Matthew 1:1 - "The Genealogy of Jesus (Part 1)"
Matthew 1:1-17 - "The Genealogy of Jesus (Part 2)"
Matthew 1:18-25 - "God with Us"
Matthew 2:1-12 - "The King of the Jews"
Matthew 2:13-23 - "The Early Sorrows of Christ" (written out)
Matthew 3:1-12 - "Preparing the Way"
Matthew 3:13-17 - "The Baptism of Jesus"
Matthew 4:1-11 - "The Testing of Jesus"
Matthew 4:12-17 - "Jesus the Galilean"
Matthew 4:18-22 - "Fishers of Men"
Matthew 4:23-25 - "The Word and the Power"

Intro to the Sermon on the Mount - "The Ethics of the Kingdom" (written out)
Matthew 5:1-12 - "The Blessings of the Kingdom"
Matthew 5:13-16 - "Salt and Light"

Matthew 16:13-28 - "The Power of the Cross" (written out)

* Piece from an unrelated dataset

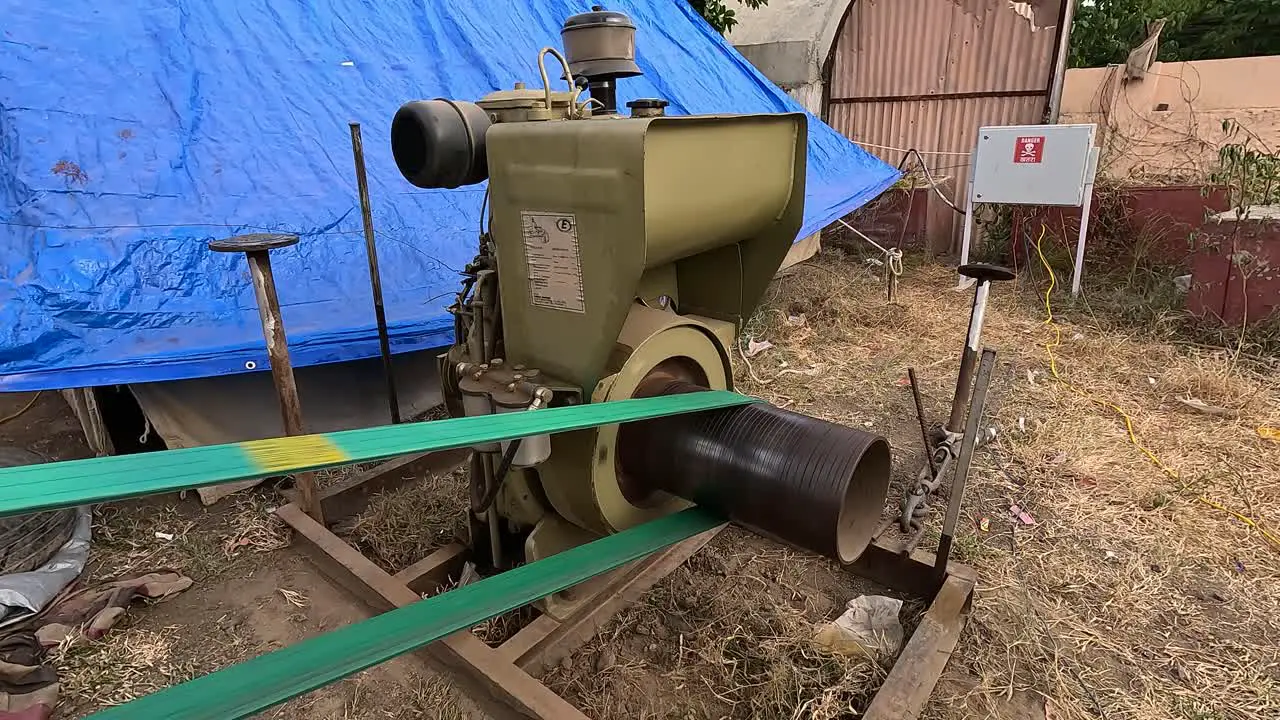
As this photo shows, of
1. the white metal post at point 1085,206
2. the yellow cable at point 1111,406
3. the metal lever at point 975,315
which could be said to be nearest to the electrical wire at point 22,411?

Matthew 28 - "The Resurrection"

My evening sermon series in Matthew was interrupted by my resignation due to chronic fatigue just as I was beginning the Sermon on the Mount. I am sorry to say this means I do not currently have available a sermon on that crucial text, Matthew 5:17,18 (“Do not think that I have come to abolish the law or the prophets; I have come not to abolish but to fulfil. For truly I tell you, until heaven and earth pass away, not one letter or stroke will pass from the law until all is accomplished".) But what I do have is sermons leading up to that which should prove suggestive at least in interpreting that text.

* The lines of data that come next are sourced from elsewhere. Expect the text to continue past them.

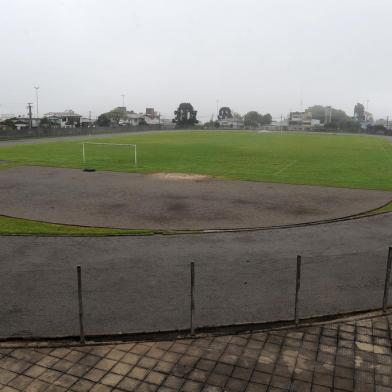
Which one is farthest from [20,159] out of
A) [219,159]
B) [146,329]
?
[146,329]

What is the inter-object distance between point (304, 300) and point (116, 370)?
3.93 m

Essential in interpreting Matthew 5:17 is Jesus' earlier statement to John the Baptist when John tried to prevent him from being baptized. "Permit it to be so now, for thus it is fitting for us to fulfil all righteousness" (Matt 3:15). The word "fulfil" used in that verse is the same word Jesus uses when he says he has come to "fulfil" the law and the prophets. Since, in Matthew 3:15, Jesus "fulfils" all righteousness by actually doing the deed, Bahnsen's suggestion that in Matthew 5:17 Jesus merely meant that he came to "confirm" the Law rests on an improbable supposition.

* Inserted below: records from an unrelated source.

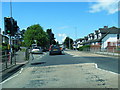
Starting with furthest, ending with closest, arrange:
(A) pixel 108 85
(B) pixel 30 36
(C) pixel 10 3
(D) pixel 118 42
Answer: (B) pixel 30 36, (D) pixel 118 42, (C) pixel 10 3, (A) pixel 108 85

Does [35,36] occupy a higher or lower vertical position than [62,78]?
higher

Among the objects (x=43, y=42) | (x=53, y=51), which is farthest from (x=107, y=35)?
(x=53, y=51)

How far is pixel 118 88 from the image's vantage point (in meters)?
6.96

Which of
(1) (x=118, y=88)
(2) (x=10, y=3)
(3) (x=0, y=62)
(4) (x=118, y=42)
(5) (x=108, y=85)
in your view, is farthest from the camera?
(4) (x=118, y=42)

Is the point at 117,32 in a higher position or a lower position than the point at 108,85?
higher

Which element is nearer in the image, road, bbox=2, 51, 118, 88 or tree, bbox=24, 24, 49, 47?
road, bbox=2, 51, 118, 88

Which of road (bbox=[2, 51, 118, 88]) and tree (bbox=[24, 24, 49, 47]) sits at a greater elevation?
tree (bbox=[24, 24, 49, 47])

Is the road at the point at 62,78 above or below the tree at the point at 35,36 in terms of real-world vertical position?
below

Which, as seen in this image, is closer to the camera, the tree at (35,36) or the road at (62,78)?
the road at (62,78)

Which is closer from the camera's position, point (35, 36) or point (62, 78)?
point (62, 78)

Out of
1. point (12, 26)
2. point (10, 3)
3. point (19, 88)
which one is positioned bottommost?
point (19, 88)

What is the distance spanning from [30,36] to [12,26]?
197 ft

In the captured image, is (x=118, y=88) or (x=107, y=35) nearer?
(x=118, y=88)

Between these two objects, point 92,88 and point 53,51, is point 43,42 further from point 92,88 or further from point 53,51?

Further, the events surrounding Jesus' death and resurrection as recorded by Matthew must inform our understanding of Matthew 5:18. At Christ's death, the veil of the temple was torn in two, the earth quaked, the rocks split, and, most significantly, graves were opened and "many bodies of saints who had fallen asleep were raised. After his resurrection they came out of the tombs and entered the holy city and appeared to many" (Matt 27:51-53). This is the language of heaven and earth passing away and a new heavens and a new earth being proleptically established. Already we partake of the new heavens and new earth by faith; and at the last it shall be revealed. But where heaven and earth have passed away, the law also has passed away (Matt 5:18). Already we partake of the new creation where Christ has abolished the law with its commandments and ordinances (Eph 2:15) and a better and more lasting ethic--the law of Christ--has been brought in with power to cause us to walk in its ways. Thus, "the righteous requirement of the Law is fulfilled in us who do not walk according to the flesh" (whose sinful passions were aroused by the Law, q.v. Romans 7:12) "but according to the Spirit" (Romans 8:4).